The cribbage pegs were like two little people going up the road together, turning round the sharp corner, and coming down the road again. They were pursuing each other. They did not so much want to get ahead as to keep near enough to talk — to keep near, perhaps that was all.
But no, there was always one who was impatient and hopped away as the other came up, and would not listen. Perhaps the white peg was frightened of the red one, or perhaps he was cruel and would not give the red one a chance to speak….
In the front of her dress Beryl wore a bunch of pansies, and once when the little pegs were side by side, she bent over and the pansies dropped out and covered them.
“What a shame,” said she, picking up the pansies. “Just as they had a chance to fly into each other’s arms.”
“Farewell, my girl,” laughed Stanley, and away the red peg hopped.
The drawing-room was long and narrow with glass doors that gave on to the verandah. It had a cream paper with a pattern of gilt roses, and the furniture, which had belonged to old Mrs Fairfield, was dark and plain. A little piano stood against the wall with yellow pleated silk let into the carved front.
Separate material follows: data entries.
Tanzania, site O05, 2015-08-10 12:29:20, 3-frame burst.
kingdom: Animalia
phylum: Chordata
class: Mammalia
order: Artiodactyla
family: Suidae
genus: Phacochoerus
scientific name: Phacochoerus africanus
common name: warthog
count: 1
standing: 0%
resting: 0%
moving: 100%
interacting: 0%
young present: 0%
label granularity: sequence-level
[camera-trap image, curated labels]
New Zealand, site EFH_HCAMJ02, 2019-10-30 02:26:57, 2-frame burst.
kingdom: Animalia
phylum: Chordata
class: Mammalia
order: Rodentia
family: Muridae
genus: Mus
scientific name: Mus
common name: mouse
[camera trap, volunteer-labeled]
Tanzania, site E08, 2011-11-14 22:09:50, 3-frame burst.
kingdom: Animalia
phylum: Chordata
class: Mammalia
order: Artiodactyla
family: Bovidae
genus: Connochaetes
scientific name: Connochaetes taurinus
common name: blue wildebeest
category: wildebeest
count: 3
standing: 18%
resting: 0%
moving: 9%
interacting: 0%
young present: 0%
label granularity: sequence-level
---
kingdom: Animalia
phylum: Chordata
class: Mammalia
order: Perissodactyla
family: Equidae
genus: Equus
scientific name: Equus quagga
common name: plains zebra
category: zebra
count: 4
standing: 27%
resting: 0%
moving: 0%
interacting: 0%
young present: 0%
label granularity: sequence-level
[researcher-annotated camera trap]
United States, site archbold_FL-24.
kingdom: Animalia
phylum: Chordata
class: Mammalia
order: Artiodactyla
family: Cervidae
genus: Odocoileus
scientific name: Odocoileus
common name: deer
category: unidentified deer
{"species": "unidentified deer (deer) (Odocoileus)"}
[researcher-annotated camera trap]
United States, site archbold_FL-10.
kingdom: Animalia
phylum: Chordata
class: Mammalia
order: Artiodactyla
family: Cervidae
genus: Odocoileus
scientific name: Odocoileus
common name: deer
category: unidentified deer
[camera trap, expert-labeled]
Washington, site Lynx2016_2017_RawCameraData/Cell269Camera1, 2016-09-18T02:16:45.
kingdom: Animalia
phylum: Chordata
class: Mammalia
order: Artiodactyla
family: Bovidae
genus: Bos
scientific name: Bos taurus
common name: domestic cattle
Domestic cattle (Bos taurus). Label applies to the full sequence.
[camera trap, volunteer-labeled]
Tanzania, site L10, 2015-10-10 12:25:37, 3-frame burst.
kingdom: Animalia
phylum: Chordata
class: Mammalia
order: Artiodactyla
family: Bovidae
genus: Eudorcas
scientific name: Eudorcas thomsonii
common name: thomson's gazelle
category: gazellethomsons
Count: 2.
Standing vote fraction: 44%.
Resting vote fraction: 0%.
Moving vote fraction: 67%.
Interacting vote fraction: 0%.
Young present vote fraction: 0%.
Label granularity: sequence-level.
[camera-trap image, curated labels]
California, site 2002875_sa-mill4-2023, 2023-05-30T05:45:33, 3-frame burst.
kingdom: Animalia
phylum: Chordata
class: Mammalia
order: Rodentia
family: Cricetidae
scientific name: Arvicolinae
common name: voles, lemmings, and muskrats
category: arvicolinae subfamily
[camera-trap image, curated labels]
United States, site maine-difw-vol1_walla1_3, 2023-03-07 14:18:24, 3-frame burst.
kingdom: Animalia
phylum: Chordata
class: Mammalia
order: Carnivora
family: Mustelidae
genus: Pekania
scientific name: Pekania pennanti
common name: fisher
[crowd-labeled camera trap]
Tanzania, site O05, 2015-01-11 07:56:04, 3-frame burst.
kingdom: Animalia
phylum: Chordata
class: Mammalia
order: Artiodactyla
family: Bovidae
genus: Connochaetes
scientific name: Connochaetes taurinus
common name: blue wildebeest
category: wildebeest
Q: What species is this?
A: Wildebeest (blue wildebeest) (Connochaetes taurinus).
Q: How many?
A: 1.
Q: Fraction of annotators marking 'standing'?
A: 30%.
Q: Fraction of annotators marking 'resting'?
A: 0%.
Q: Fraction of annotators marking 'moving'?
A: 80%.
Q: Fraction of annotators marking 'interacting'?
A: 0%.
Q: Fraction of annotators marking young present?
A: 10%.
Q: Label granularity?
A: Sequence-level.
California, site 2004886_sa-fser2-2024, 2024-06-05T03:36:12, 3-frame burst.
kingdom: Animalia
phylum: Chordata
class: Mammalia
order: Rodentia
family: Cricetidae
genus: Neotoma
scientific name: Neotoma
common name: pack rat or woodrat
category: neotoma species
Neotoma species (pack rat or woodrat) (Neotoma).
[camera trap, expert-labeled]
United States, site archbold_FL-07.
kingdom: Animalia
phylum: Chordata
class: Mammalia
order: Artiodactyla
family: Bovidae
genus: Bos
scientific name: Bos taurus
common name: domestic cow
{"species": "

Above it hung an oil painting by Beryl of a large cluster of surprised-looking clematis. Each flower was the size of a small saucer, with a centre like an astonished eye fringed in black. But the room was not finished yet. Stanley had set his heart on a Chesterfield and two decent chairs. Linda liked it best as it was….
Two big moths flew in through the window and round and round the circle of lamplight.
“Fly away before it is too late. Fly out again.”
Round and round they flew; they seemed to bring the silence and the moonlight in with them on their silent wings….
“I’ve two kings,” said Stanley. “Any good?”
“Quite good,” said Beryl.
Linda stopped rocking and got up. Stanley looked across. “Anything the matter, darling?”
“No, nothing. I’m going to find mother.”
She went out of the room and standing at the foot of the stairs she called, but her mother’s voice answered her from the verandah.
The moon that Lottie and Kezia had seen from the storeman’s wagon was full, and the house, the garden, the old woman and Linda — all were bathed in dazzling light.
“I have been looking at the aloe,” said Mrs Fairfield. “I believe it is going to flower this year. Look at the top there. Are those buds, or is it only an effect of the light?”
As they stood on the steps, the high grassy bank on which the aloe rested rose up like a wave, and the aloe seemed to ride upon it like a ship with the oars lifted. Bright moonlight hung upon the lifted oars like water, and on the green wave glittered the dew.
“Do you feel it, too,” said Linda, and she spoke to her mother with the special voice that women use at night to each other as though they spoke in their sleep or from some hollow cave — “Don’t you feel that it is coming towards us?”
She dreamed that she was caught up out of the cold water into the ship with the lifted oars and the budding mast. Now the oars fell striking quickly, quickly. They rowed far away over the top of the garden trees, the paddocks and the dark bush beyond. Ah, she heard herself cry: “Faster! Faster!” to those who were rowing.
How much more real this dream was than that they should go back to the house where the sleeping children lay and where Stanley and Beryl played cribbage.
“I believe those are buds,” said she.